The spending plan also does not include the $44 million that Ducey had proposed — but did not get — a year ago to expand “Project Rocket,” grants of $150 per student to districts with low-performing schools and a high percentage of students who live in poverty to help reduce the achievement gap.

“Things have changed,” said Scarpinato. But he said the governor is willing to work with Rep. Michelle Udall, R-Mesa, who already has introduced legislation this session to fully fund the plan.

The budget also includes $6.9 million in early literacy, including sending literacy coaches to the lowest performing K-3 schools and requiring additional evaluation and training of new teachers to ensure they know how to teach reading.

And there is another $9.5 million in what the governor calls his “Driving Equity” initiative to promote school choice.

That is based on the idea that parents want to choose schools based on things like class sizes, programs available and learning styles but often cannot because they do not live near the schools they desire and may not have a way of driving their students there daily. This would be available to schools, both traditional public and charter, to come up with “transportation innovations” to get those kids the rides they need.

And Ducey wants another $500,000 to publicize school choice options.

Also in the program is $2 million available to high school juniors and seniors in $1,000 scholarships who do community service.

Ducey also intends to put $120 million of tax dollars this calendar into keeping the state’s unemployment trust fund solvent.

At the beginning of last year there was $1.1 billion in the fund, financed by employers who pay a tax on the first $7,000 of each worker’s salary.
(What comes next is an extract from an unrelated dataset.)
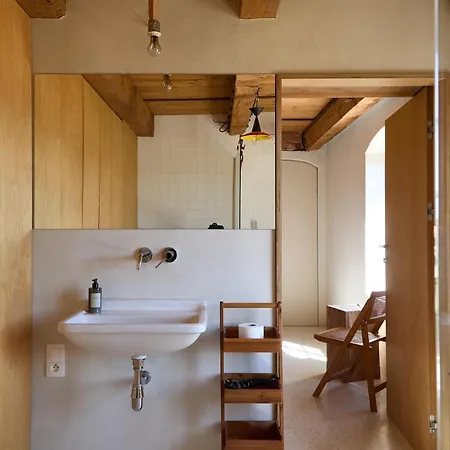 Zar - Gorzelnia W Zarnowcu 乡村民宿 *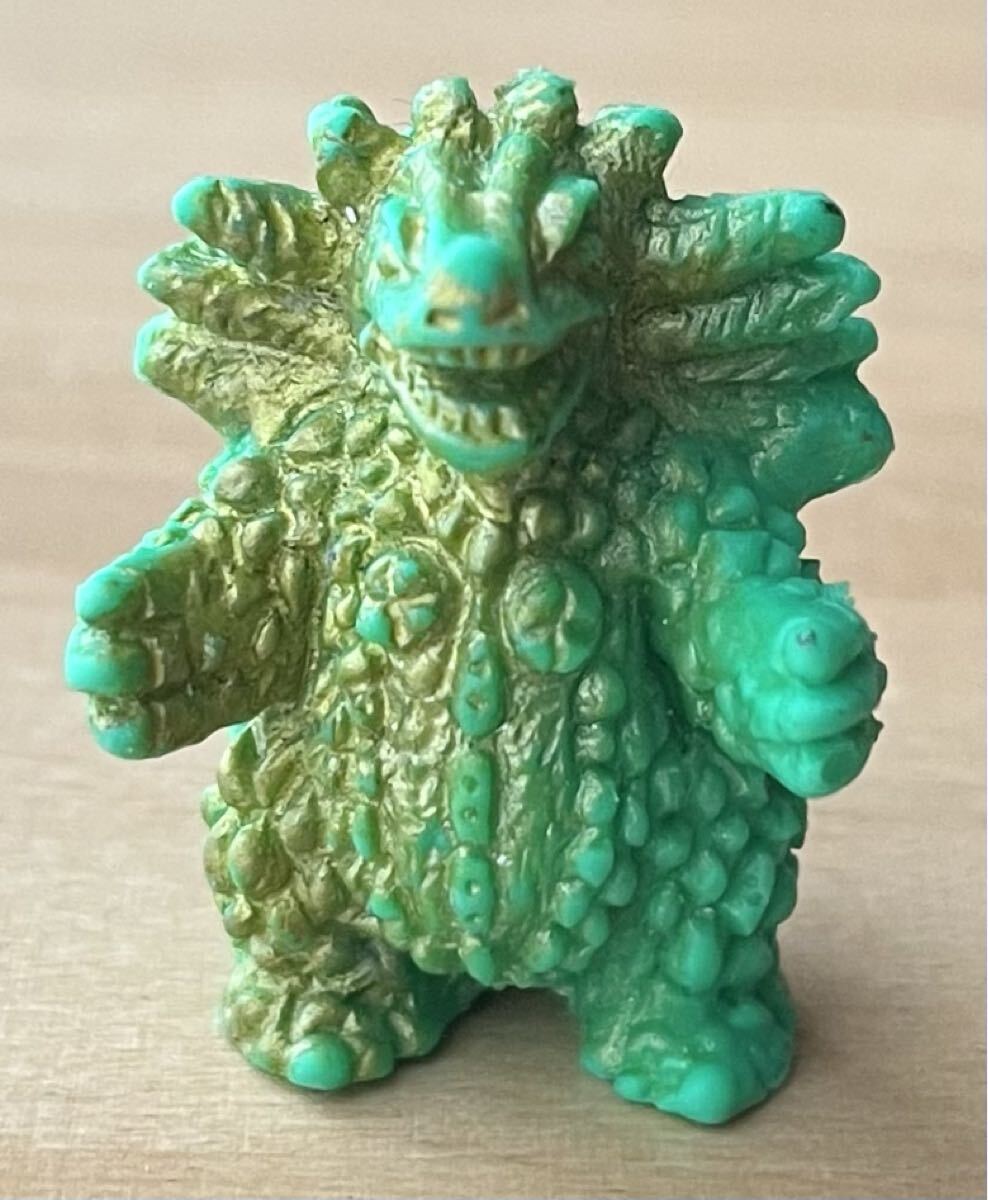 2026年最新】Yahoo!オークション -怪獣消しゴム ベロクロンの中古品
Rates range from 0.05% to 12.85%, based on how often each firm’s workers end up collecting benefits because they have been laid off or terminated through no fault of their own.

The increased number of people who were let go or fired due to the virus has the fund on target to reach zero in February.

Under normal circumstances, when the fund runs out of money it is made up by the federal government in the form of a loan. But that has to be paid back by Arizona employers in the form of a surcharge on their normal unemployment taxes that they pay.

Instead, Ducey wants to use general fund dollars to avoid that surcharge.

At the same time, however, Ducey has shown no interest in raising the maximum benefit available to workers who lose their jobs through no fault of their own. Arizona’s cap of $240 a week, not raised since 2004, is the second lowest in the nation.

There also are no new state dollars for programs for the homeless, an issue that has become increasingly critical given job losses during the pandemic and the expiration of no-eviction orders.

Conger, however, said she expects more than $400 million in federal dollars to be available for rental assistance.

There are some things the Democrats like, including putting more money into state-subsidized child care for the working poor to help reduce the wait list. Rios also praised additional dollars to fund treatment for opioid addiction and the new body cameras for DPS.

She also likes the idea of expanding the state’s broadband network, including new lines to Nogales and Lake Havasu City. But she questioned why there was no effort to also extend the system into the Navajo Reservation.